**Entries on spatial positioning**

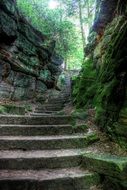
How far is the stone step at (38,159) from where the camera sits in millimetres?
4984

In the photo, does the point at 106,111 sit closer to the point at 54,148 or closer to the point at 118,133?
the point at 118,133

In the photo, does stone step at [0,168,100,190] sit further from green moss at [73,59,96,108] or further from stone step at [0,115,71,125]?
green moss at [73,59,96,108]

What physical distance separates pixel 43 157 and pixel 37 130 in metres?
1.49

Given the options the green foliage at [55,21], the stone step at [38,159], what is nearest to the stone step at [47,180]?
the stone step at [38,159]

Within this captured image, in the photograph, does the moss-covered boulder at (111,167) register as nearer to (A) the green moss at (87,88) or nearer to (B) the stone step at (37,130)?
(B) the stone step at (37,130)

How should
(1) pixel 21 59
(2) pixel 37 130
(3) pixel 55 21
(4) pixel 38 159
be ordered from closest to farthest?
1. (4) pixel 38 159
2. (2) pixel 37 130
3. (1) pixel 21 59
4. (3) pixel 55 21

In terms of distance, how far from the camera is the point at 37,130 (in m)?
6.59

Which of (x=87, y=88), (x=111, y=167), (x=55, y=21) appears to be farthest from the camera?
(x=55, y=21)

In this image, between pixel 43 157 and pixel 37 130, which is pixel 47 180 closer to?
pixel 43 157

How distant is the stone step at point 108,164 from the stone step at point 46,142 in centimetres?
76

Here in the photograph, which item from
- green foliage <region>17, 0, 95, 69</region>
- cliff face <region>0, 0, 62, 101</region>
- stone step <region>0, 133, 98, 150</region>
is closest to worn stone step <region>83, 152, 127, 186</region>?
stone step <region>0, 133, 98, 150</region>

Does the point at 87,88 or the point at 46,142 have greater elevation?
the point at 87,88

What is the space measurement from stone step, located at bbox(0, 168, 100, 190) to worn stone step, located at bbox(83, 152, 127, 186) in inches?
7.5

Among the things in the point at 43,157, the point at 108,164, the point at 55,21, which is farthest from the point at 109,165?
the point at 55,21
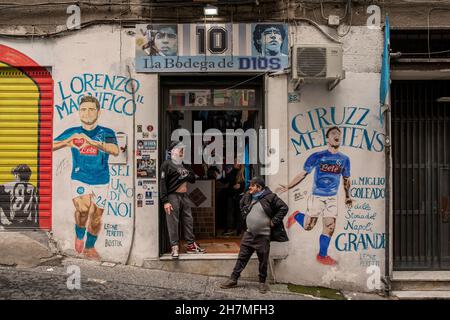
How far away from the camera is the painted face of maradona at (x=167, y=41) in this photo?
339 inches

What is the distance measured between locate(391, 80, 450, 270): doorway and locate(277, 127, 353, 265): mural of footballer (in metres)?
1.19

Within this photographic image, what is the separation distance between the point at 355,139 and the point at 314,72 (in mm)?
1426

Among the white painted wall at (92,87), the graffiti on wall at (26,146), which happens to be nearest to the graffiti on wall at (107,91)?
the white painted wall at (92,87)

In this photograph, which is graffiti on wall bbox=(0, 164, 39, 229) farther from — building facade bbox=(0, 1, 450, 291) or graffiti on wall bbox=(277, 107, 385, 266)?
graffiti on wall bbox=(277, 107, 385, 266)

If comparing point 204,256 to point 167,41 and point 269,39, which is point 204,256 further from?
point 269,39

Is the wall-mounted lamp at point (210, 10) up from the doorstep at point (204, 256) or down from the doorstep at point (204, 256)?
up

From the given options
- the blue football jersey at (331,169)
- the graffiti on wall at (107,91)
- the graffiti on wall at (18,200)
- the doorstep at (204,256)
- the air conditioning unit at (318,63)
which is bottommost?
the doorstep at (204,256)

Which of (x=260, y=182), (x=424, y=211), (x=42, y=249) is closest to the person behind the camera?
(x=260, y=182)

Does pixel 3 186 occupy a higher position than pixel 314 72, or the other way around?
pixel 314 72

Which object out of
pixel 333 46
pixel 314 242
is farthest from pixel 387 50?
pixel 314 242

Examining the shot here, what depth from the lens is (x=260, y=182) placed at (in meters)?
7.85

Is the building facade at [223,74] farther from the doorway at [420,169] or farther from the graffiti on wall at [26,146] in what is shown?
the doorway at [420,169]

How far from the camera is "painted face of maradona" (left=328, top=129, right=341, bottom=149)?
8625mm

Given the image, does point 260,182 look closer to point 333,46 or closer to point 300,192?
point 300,192
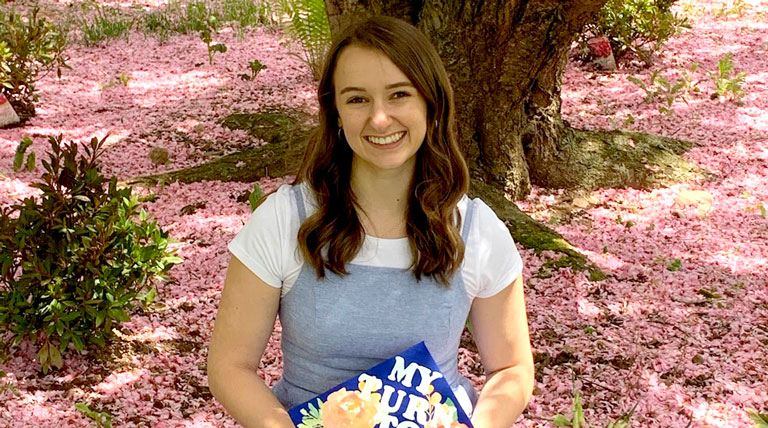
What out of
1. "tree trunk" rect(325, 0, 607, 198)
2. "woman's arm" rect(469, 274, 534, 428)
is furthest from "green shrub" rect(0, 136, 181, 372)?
"woman's arm" rect(469, 274, 534, 428)

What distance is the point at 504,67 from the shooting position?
4242mm

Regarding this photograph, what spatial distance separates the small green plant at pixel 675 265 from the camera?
13.5ft

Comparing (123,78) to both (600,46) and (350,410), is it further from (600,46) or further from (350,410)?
(350,410)

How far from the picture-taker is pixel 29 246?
3234mm

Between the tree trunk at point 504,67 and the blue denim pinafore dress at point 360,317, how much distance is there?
86.1 inches

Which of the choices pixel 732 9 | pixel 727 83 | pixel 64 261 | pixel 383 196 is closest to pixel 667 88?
pixel 727 83

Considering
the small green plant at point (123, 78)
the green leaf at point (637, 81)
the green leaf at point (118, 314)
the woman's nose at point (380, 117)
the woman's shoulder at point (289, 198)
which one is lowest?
the green leaf at point (118, 314)

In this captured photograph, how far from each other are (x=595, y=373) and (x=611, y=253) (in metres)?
1.04

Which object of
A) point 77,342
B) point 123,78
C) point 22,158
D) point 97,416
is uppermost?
point 123,78

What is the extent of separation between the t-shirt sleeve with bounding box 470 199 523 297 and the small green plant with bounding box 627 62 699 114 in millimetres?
4452

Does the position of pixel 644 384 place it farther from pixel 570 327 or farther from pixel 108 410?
pixel 108 410

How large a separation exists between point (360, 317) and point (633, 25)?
578 cm

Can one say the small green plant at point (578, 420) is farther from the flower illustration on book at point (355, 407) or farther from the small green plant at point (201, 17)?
the small green plant at point (201, 17)

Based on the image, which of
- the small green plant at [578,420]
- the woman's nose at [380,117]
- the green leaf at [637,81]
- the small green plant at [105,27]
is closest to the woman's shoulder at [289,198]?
the woman's nose at [380,117]
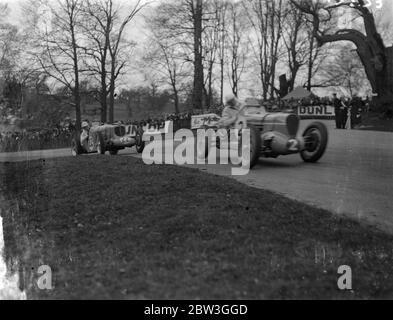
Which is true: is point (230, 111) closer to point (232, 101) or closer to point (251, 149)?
point (232, 101)

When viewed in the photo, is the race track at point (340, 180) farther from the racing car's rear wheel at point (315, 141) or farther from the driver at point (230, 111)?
the driver at point (230, 111)

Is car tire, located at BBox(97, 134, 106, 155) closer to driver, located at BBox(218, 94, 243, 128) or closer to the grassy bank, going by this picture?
driver, located at BBox(218, 94, 243, 128)

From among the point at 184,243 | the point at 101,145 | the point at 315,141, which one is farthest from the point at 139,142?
the point at 184,243

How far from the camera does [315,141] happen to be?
996cm

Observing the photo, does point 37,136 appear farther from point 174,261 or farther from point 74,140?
point 174,261

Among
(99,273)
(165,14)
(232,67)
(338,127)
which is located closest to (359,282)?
(99,273)

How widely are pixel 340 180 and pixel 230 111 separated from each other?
2.71 metres

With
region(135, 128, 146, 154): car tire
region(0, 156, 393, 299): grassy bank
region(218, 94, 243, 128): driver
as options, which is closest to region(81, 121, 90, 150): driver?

**SET PROBLEM**
Give the lines from the one containing "How widely are" through the end of the entries, inclusive, as a Markdown table with the columns Row (a running number) and Line. Leave out blank lines.

**SOLUTION FOR THIS PROBLEM**
| Row | Line |
|---|---|
| 1 | How widely are pixel 340 180 and pixel 230 111 separated from each other? |
| 2 | 2.71 metres |
| 3 | With |
| 4 | region(135, 128, 146, 154): car tire |
| 5 | region(0, 156, 393, 299): grassy bank |
| 6 | region(218, 94, 243, 128): driver |
| 7 | as options, which is closest to region(81, 121, 90, 150): driver? |